TRY IT >>
A word-for-word copy of the data is what's wanted, with no pictures.

DATA BLOCK >>
==================================================

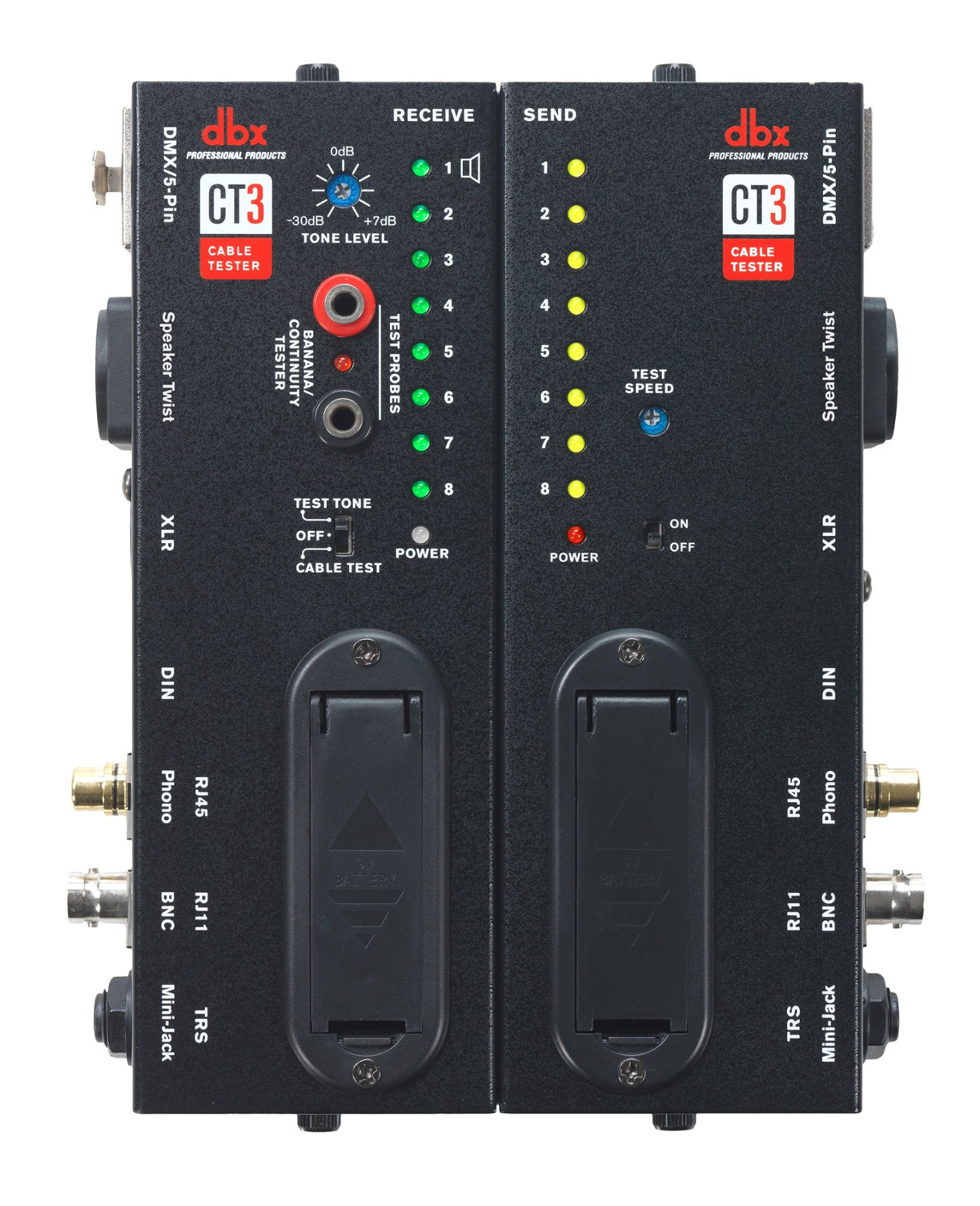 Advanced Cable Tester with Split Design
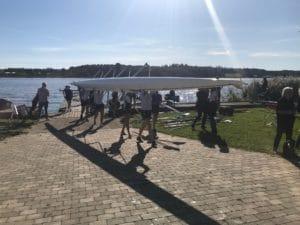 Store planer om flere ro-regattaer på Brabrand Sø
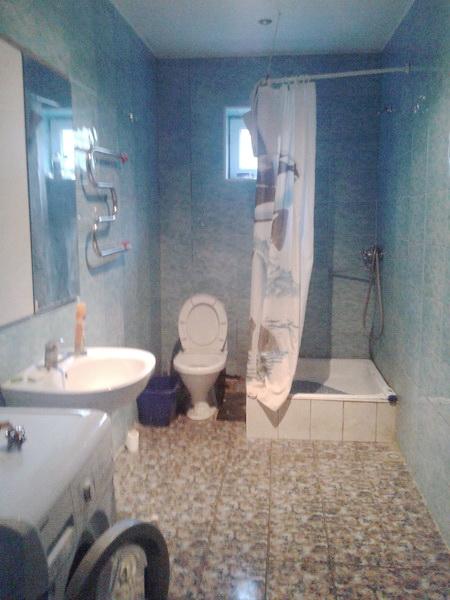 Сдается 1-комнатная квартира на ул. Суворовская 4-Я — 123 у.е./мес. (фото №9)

==================================================

WRITTEN ANSWER >>
 Advanced Cable Tester with Split Design
 Store planer om flere ro-regattaer på Brabrand Sø
 Сдается 1-комнатная квартира на ул. Суворовская 4-Я — 123 у.е./мес. (фото №9)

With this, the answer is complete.